--- Records supplied ---
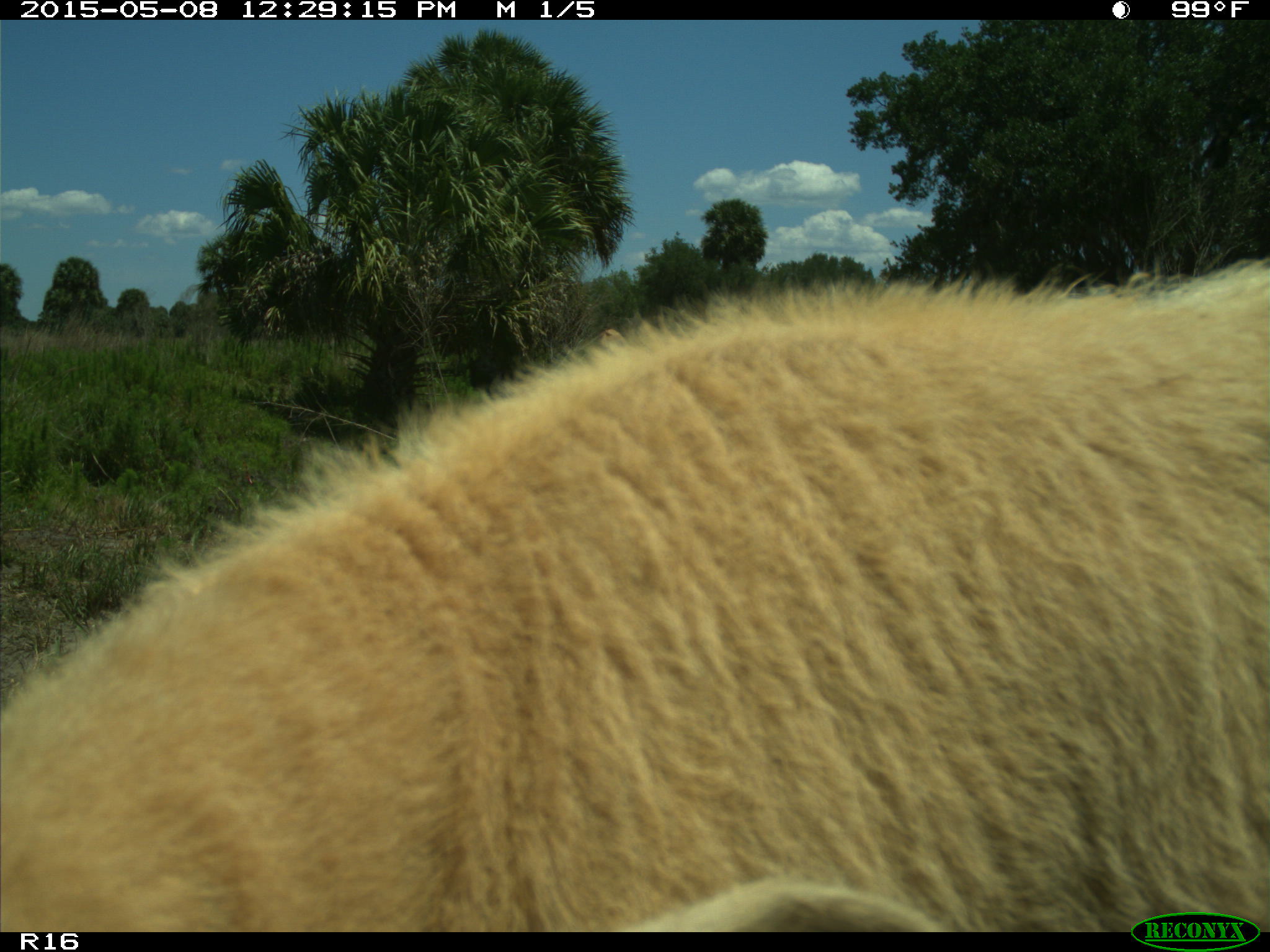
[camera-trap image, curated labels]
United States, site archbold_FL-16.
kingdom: Animalia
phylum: Chordata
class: Mammalia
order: Artiodactyla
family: Bovidae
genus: Bos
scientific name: Bos taurus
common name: domestic cow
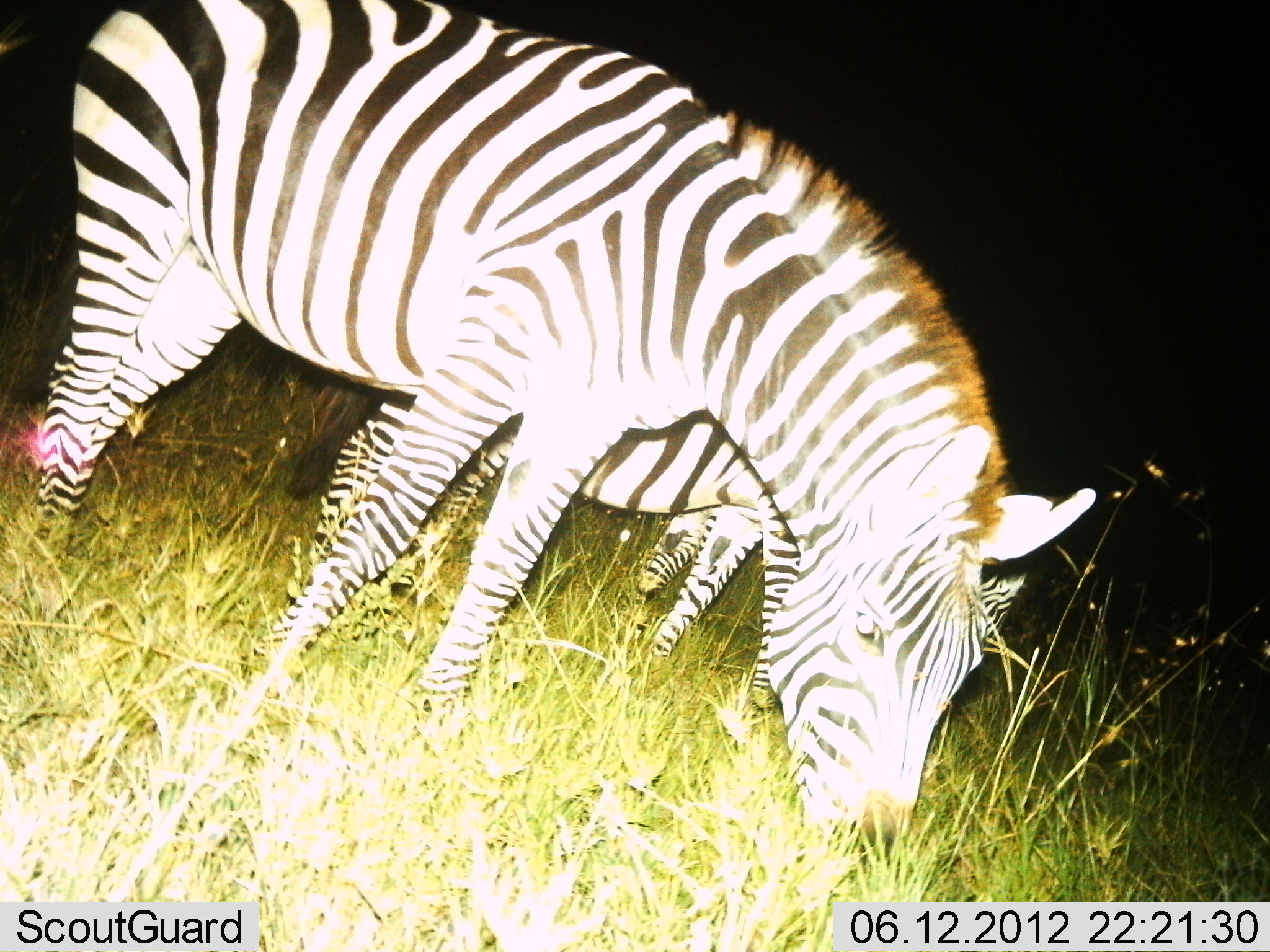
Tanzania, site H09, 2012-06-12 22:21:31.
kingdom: Animalia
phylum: Chordata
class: Mammalia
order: Perissodactyla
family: Equidae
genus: Equus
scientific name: Equus quagga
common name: plains zebra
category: zebra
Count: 2.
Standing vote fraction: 40%.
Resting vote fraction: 0%.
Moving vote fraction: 0%.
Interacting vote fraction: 0%.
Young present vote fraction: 20%.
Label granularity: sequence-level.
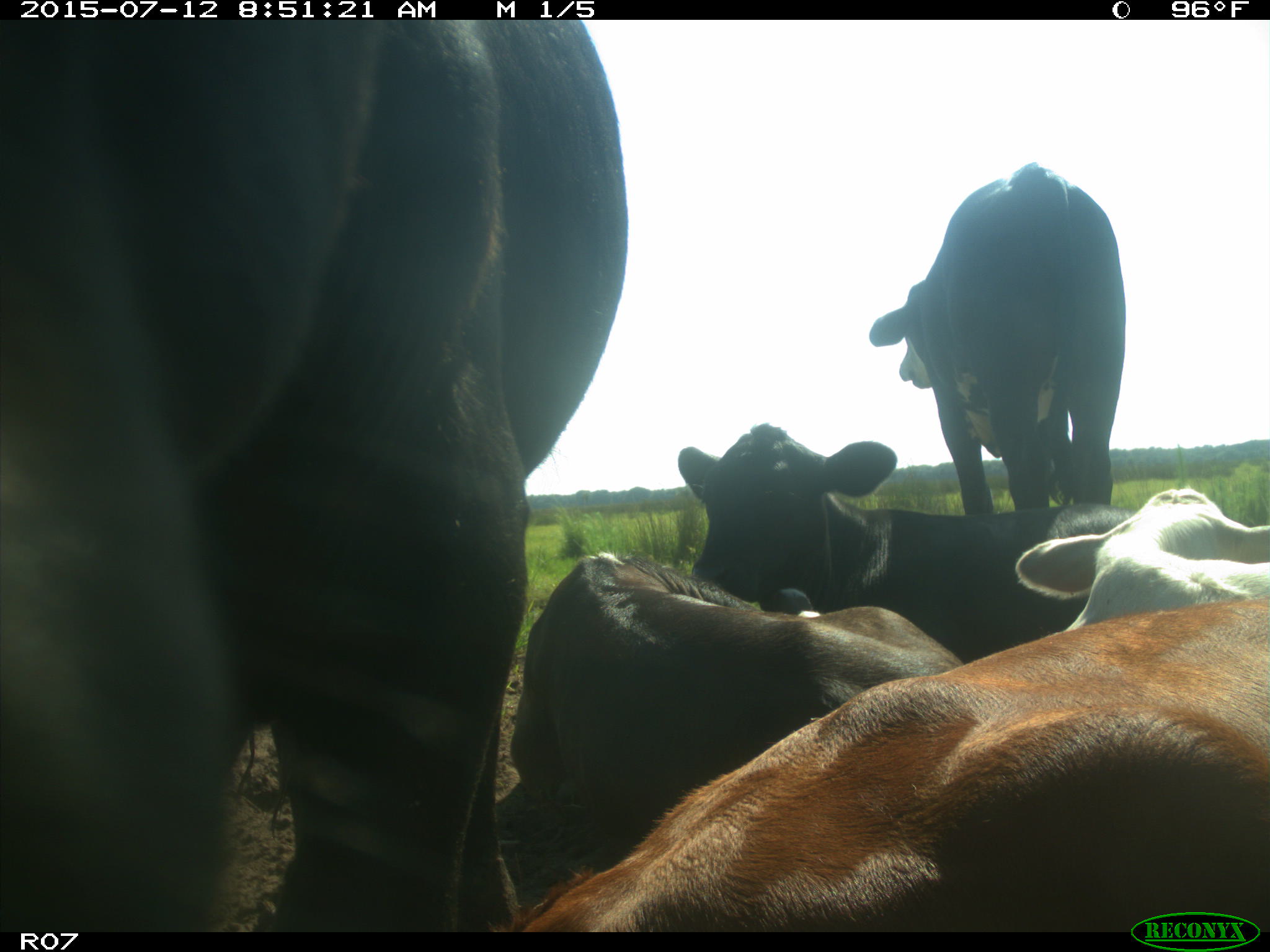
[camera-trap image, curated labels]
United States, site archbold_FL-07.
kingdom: Animalia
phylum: Chordata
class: Mammalia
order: Artiodactyla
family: Bovidae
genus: Bos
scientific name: Bos taurus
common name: domestic cow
---
What is needed –
Could you transcribe the records above exactly, leaving out any pictures?

Response for this exercise –
[camera-trap image, curated labels]
United States, site archbold_FL-16.
kingdom: Animalia
phylum: Chordata
class: Mammalia
order: Artiodactyla
family: Bovidae
genus: Bos
scientific name: Bos taurus
common name: domestic cow
Tanzania, site H09, 2012-06-12 22:21:31.
kingdom: Animalia
phylum: Chordata
class: Mammalia
order: Perissodactyla
family: Equidae
genus: Equus
scientific name: Equus quagga
common name: plains zebra
category: zebra
Count: 2.
Standing vote fraction: 40%.
Resting vote fraction: 0%.
Moving vote fraction: 0%.
Interacting vote fraction: 0%.
Young present vote fraction: 20%.
Label granularity: sequence-level.
[camera-trap image, curated labels]
United States, site archbold_FL-07.
kingdom: Animalia
phylum: Chordata
class: Mammalia
order: Artiodactyla
family: Bovidae
genus: Bos
scientific name: Bos taurus
common name: domestic cow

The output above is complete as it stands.